Solved – Will ROC curve for a model always be symmetric if we have enough training data

aucmodel selectionpredictive-modelsroc

ROC curve usually looks like the following figure:

ROC curve

If we have enough data, could we safely assume that ROC curve for a model will always be symmetric around the line y = 100 – x? If not, is there any way to make the ROC curve shift up (the red line)?

I am asking this question because my final goal is to optimize sensitivity at a minimum specificity. However, using sensitivity as my evaluation metric seems to be very similar to using AUC. So, I am wondering whether using AUC is highly correlated with using sensitivity as an evaluation metric because you can not intentionally tweak the shape of ROC curve.

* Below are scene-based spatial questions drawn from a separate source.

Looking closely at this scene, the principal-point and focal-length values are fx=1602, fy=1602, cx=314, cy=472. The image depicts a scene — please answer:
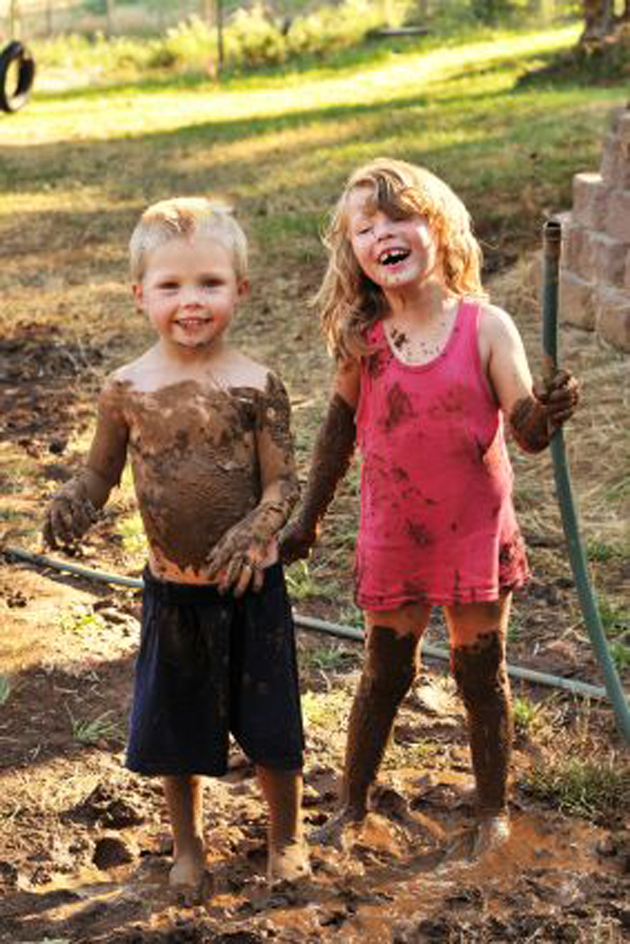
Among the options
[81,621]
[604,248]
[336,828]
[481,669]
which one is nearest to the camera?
[481,669]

I also tried using sample weight, but it seems to only impact the cutoff of the classification model. Please check my attempts with SVM by changing the weight of the positive class.

Best Answer

No, the ROC curve does not need to be symmetric.

Take as an example a dataset with a binary dependent variable $y$ and a single binary independent variable $x$. Assume that $y=1$ whenever $x=1$ and that $y$ is randomly selected when $x=0$, taking value 1 with probability 0.5 and taking value 0 with probability 0.5. Assume $x=1$ for 1/3 of the observations and $x=0$ for 2/3 of the observations.

No matter how much data you have, any sensible model will have an ROC curve like the following:

enter image description here

Basically you can identify half of the positives with no errors using the observations with $x=1$, and the rest of the selection is more or less random. The ROC curve from your model will not be symmetric regardless of the size of the training set.